→ Excerpt to read

— START —

Thursday, 28 November 2013

Omnibus II text released - first casualties emerging?

It was left to COREPER to announce that the Council and Parliament have agreed on the compromise text for Omnibus II, leaving the formality (!) of the Plenary vote on February 25th as the final hurdle before, well, the next set of hurdles. But here she is - 156 pages of over-masticated Eurobelch that has held the authors hostage for years like a slaphead in Rapunzel's spare room...

Omnibus II draftsmen - you're free to go
Chris Finney has already picked a couple of bones out of it, which look good for any EU multinationals with non-equivalent subs on the face of it. I'm not inclined to peel it apart on screen (I'm sure someone will do that for us in the next couple of days), but since the Commission's original proposal we do get;

  • An enormous amount of preamble to factor in EIOPA's new role, which gets more elaborate with every paragraph,
  • References to IAIS developments for future considerations on the equivalence front (will that be enough to cover the States and Canada long-term?)
  • Some hard coding of references to "20% of market" for exemptions from reporting requirements,
  • Visibility of the drop dates being proposed for EIOPA to deliver implementing and regulatory technical standards to the Commission - a reasonable amount are due in less than a year, including on model approval and "major" model changes.

— END —

→ Task instructions
A) Please output the passage of the Omnibus II post between "Omnibus II draftsmen" and "and Canada long-term?)", inclusive.
B) Summarize the Omnibus II post in two sentences.
The records after this point are separate from the Omnibus II post.

→ Dataset rows
— START —

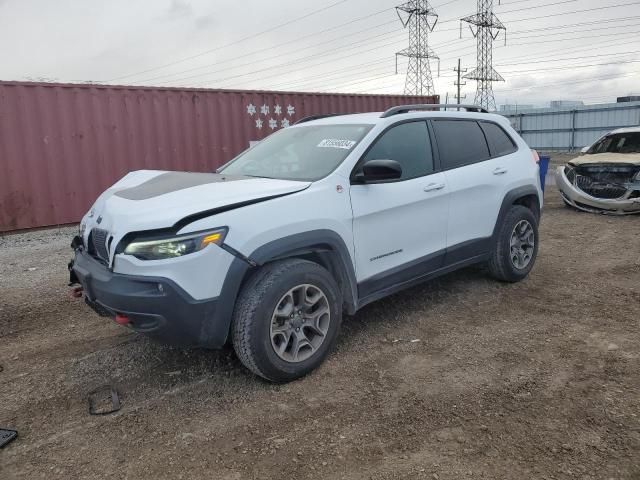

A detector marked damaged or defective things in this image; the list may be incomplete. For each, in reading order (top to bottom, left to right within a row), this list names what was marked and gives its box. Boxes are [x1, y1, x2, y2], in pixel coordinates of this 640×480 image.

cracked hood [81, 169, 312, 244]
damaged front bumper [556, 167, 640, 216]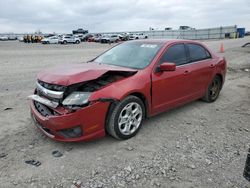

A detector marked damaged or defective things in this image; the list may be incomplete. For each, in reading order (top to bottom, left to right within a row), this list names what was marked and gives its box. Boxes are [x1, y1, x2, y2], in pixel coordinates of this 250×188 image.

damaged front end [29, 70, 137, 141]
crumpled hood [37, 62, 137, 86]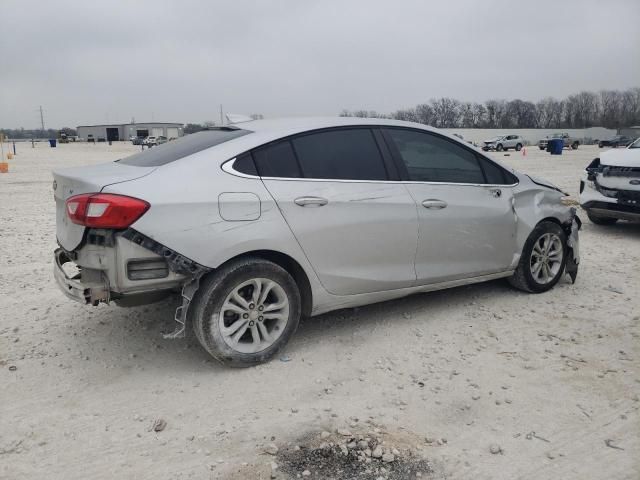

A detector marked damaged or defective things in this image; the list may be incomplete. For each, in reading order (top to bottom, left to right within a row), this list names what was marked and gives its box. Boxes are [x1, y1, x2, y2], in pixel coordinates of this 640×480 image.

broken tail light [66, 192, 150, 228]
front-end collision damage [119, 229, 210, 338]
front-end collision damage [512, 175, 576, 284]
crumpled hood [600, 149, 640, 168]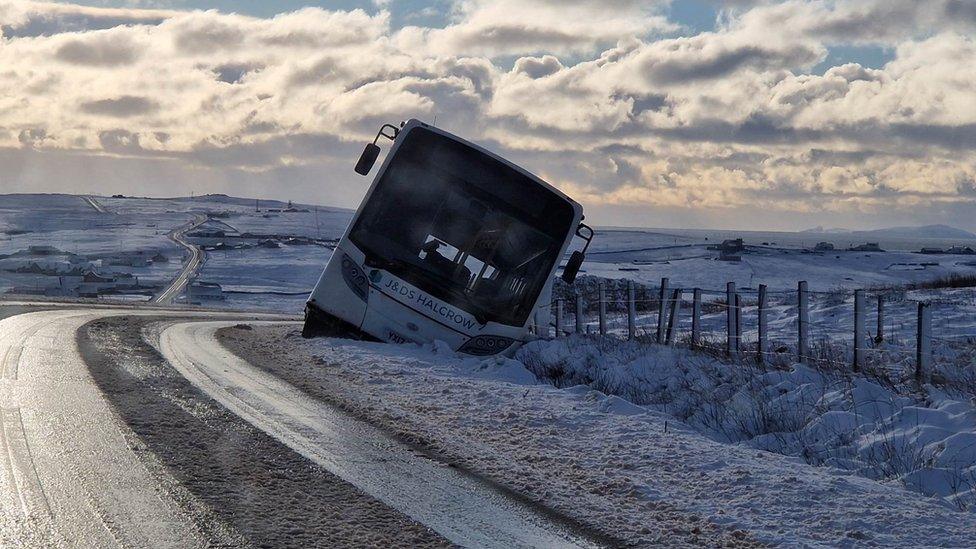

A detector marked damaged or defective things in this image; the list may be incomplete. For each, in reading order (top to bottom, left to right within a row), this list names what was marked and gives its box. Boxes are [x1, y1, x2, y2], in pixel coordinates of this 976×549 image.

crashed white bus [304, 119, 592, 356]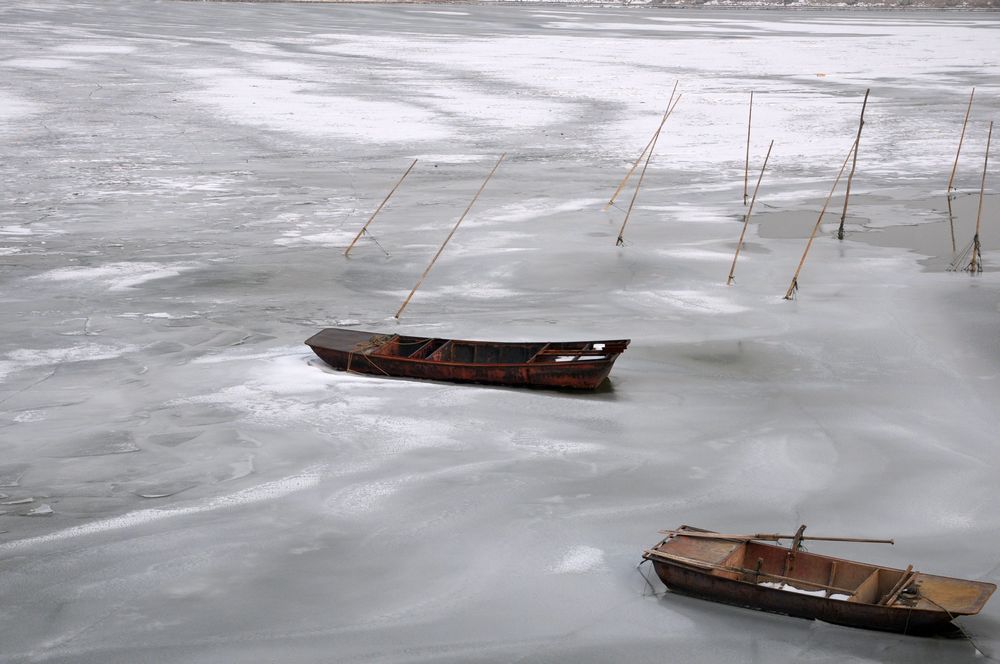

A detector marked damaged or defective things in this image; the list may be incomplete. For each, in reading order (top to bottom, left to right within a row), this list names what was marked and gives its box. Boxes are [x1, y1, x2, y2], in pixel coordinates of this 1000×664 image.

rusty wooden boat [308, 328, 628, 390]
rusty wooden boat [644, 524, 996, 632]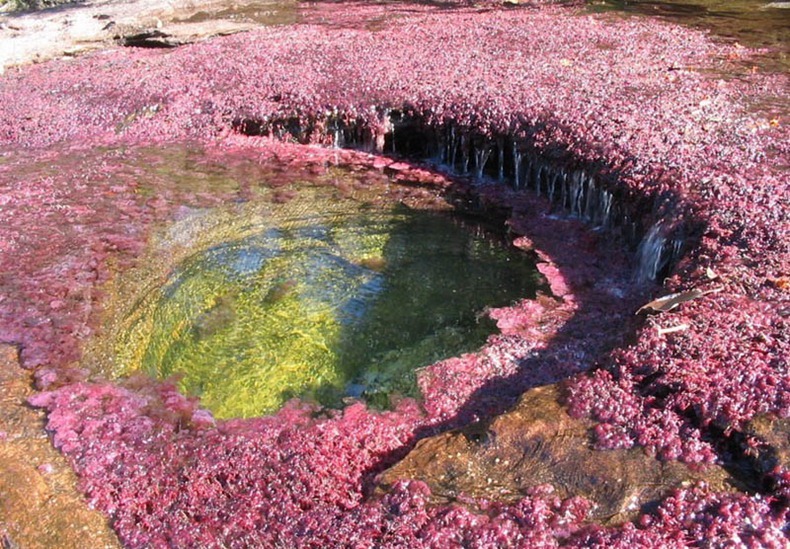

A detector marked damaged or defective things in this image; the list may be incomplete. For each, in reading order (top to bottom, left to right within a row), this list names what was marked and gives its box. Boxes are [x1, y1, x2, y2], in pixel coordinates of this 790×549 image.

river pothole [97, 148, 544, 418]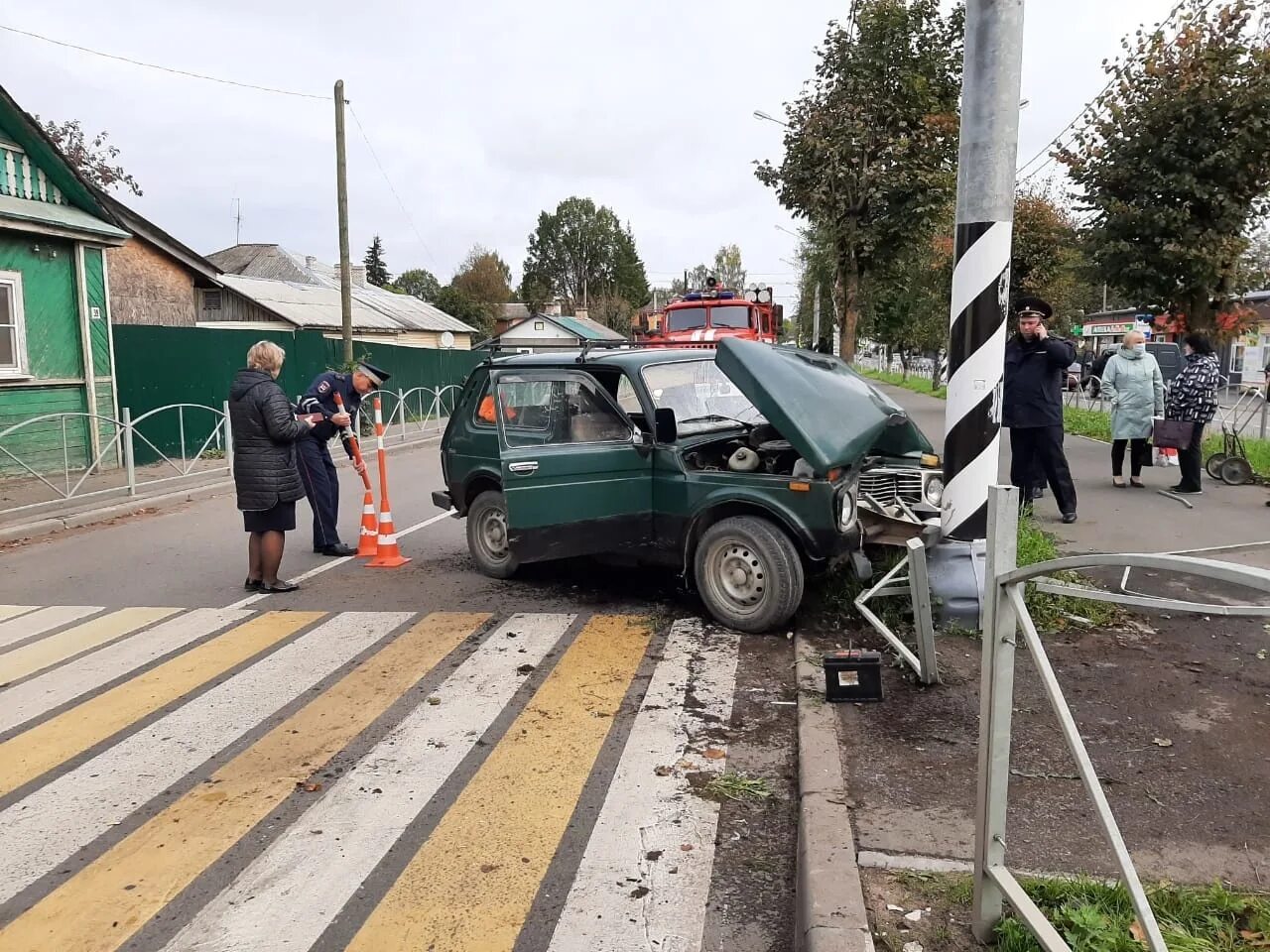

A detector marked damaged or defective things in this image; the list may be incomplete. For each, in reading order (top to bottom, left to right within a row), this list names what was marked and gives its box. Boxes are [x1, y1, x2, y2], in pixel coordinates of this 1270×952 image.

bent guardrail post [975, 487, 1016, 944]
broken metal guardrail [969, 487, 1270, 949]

— END —

→ Final answers
A)
Omnibus II draftsmen - you're free to go
Chris Finney has already picked a couple of bones out of it, which look good for any EU multinationals with non-equivalent subs on the face of it. I'm not inclined to peel it apart on screen (I'm sure someone will do that for us in the next couple of days), but since the Commission's original proposal we do get;

  • An enormous amount of preamble to factor in EIOPA's new role, which gets more elaborate with every paragraph,
  • References to IAIS developments for future considerations on the equivalence front (will that be enough to cover the States and Canada long-term?)

B) COREPER announced that the Council and Parliament have agreed on a compromise text for Omnibus II, leaving the Plenary vote on February 25th as the final hurdle. Compared with the Commission's original proposal, the 156-page text adds extensive preamble on EIOPA's new role, references to IAIS developments on equivalence, hard-coded "20% of market" thresholds for reporting exemptions, and visible deadlines for EIOPA's technical standards, a reasonable number of which are due in less than a year.